Glen Borchert, Ph.D., associate professor of pharmacology, is the grant recipient and principal investigator of the project. |
Promoters and enhancers are both noncoding sequences of DNA that serve as gene-regulatory elements. Promoters initiate gene transcription, which is the first step in gene expression, the “turning on” of a gene. Enhancers increase the level or speed up the rate of transcription.
“Interestingly, numerous genome-wide association studies attempting to link genomic mutations with various traits and/or diseases have repeatedly found that more than 90% of disease-associated mutations lie within the noncoding portions of the genome,” said Glen Borchert, Ph.D., associate professor of pharmacology at the Frederick P. Whiddon College of Medicine. “Even more strikingly, most of these mutations lie within regions of the genome thought to function as enhancers rather than promoters.”
A promoter is a region of DNA upstream of a gene where proteins bind to initiate gene transcription by producing an RNA copy of the gene sequence. Borchert, who is principal investigator of the project, said, “Promoters can be very complex and typically work together with other DNA regions known as enhancers to ensure specific, robust gene transcription.”
Despite their complexity, promoters are readily identifiable, as they generally correspond to the 100 to 1,000 base pairs (bp) immediately upstream of a gene. “This has allowed a massive number of detailed promoter characterizations to be performed, stretching back decades,” Borchert said.

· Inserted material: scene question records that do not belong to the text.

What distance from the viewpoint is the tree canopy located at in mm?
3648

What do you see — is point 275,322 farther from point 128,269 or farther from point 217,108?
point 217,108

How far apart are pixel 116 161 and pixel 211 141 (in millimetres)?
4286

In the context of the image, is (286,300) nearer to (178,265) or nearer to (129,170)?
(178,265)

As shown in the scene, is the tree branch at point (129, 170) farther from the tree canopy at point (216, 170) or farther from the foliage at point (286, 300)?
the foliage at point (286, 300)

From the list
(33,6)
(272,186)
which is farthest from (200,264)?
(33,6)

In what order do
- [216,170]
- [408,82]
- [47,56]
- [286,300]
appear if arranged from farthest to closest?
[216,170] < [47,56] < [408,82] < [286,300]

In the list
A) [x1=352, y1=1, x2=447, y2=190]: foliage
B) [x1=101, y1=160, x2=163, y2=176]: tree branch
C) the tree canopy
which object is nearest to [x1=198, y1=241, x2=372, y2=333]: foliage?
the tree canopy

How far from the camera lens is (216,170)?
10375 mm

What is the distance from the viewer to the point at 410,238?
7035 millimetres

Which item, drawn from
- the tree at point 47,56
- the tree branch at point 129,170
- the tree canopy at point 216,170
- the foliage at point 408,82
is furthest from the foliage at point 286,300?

Enhancer characterizations, however, have proven much more challenging. Like promoters, enhancers are typically short 100 to 1,000 bp DNA sequences that serve to markedly upregulate gene transcription; but, unlike promoters, an enhancer can be found up to 1 million bp away from the gene it influences.
“How do enhancers work across such large distances? In short, genomic DNA bends, bringing an enhancer and promoter in close proximity to initiate transcription,” Borchert explained.
“Despite their importance, to date, we still have a very limited ability to define enhancer sequences,” he said, “and major gaps in our understanding of their mechanisms of action and targeting determinants remain unanswered.”
Understanding what drives this interaction between promoters and enhancers can significantly improve our ability to treat diseases caused by gene mutations or improve crop resistance to adverse environmental conditions via gene modulation, Borchert said.